И вот пришла мне в голову идея:

- А поезжай-ка ты, Семушкин, по деревням, - внушаю сам себе, - будешь с богатых мужиков морды малевать.

В четырех селах ни хрена не вышло, в пятом - клюнуло. Кулачок замечательный там жил, бывший торгаш, страсть богатый, черт.

- Ладно, - говорит, - рисуй, по очереди всех: меня, Матрену, Акульку, Мишку. Потому - по-благородному желаю жить: чтобы все на стенках висели, форменно, да.

Стали торговаться Я по пуду муки за портрет прошу и по три десятка яиц. Он говорит: пиши за харч, жрать будешь и - довольно.

- Это грабеж, - говорю ему, - вы, гражданин, искусство не цените. Вы, гражданин, не знаете, что знаменитый художник Репин по три тысячи золотом за портрет берет.

- Начхать мне на твоего Репина! Он - Репин, а я- Огурцов. А не хошь, как хошь. Забирай струмент и - дальше.

И стал я его, сукина сына, писать. Жарища стояла адова, то есть такая жара - шесть собак на деревне очумело. Я посадил его, подлеца, у ворот, на самый солнцепек и велел волчью шубу с шапкой надеть.

- Пошто! Рисуй в красной рубахе, при часах.

- Нет, - говорю, - в шубе солиднее, богаче. Все вельможи в шубах пишутся. Даже Никола-зимний на иконе и тот в рукавицах.

Он сидит, пот градом с него, а я, конечно, в холодок устроился. Разглядываю его, а он пыхтит: тучный, дьявол, жирный.

- Что же ты, живописец, не малюешь?

- Я физиономию вашу изучаю, очень величественная у вас физиономия, как у воеводы.

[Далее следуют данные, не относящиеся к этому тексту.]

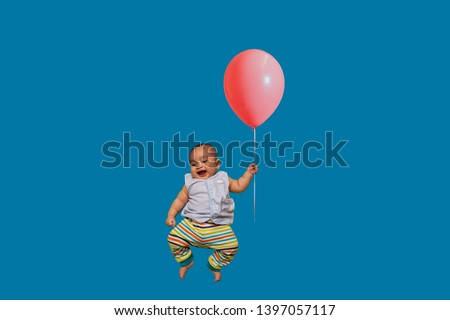 Happy Baby flying holding air balloon  on blue background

Он бороду огладил, приосанился. Я ему:

- Нет, Митрий Титыч, шевелиться нельзя.

- Ну?! Неужто нельзя?.. А меня клоп кусает.

- И разговаривать нельзя. И мигать нельзя: кривой будете, вроде урода. Замрите, начинаю, - и стал подмалевывать.

А в это время муха ему на нос и уселась. Он глаза перекосил, носом дергает, а в душе, вижу, ругает муху, ну прямо живьем сожрал бы ее, а нельзя.

Я говорю:

- Пожалуйста, не обращайте на нее внимания: поползает, поползает да улетит. А то портрет испортите, снова придется.

Гляжу - он губы скривил чуть-чуть и подувает на муху с левого угла. А муха оказалась нежной, не любит ветерок, взяла да поползла на правый глаз. Мужик моргнул, да лапищей как хлопнет. Муха и душу богу отдала.

- Ну вот, - сказал я, - портрет испорчен. Снова.

- Господин живописец, - взмолился он, - нельзя ли в холодок? Шибко жарко, сомлел я весь, и глазам очень трудно на солнышко глядеть.

- Нет, нет, - сказал я, - замрите окончательно.

Часика через три я объявил перерыв. Мужик бегом к пруду, шапку на дороге бросил, шубу на дороге бросил.

- Мишка, подбирай! - и, не стыдясь баб, оголился да ну, как тюлень, нырять, ныряет да гогочет.

Как пришел он в чувство, за обед сели. Я ем да думаю: "Я те, анафеме, покажу, как сквалыжничать, ты у меня взвоешь".

- А много ли возьмешь, живописец, ежели без шапки? - спросил Огурцов.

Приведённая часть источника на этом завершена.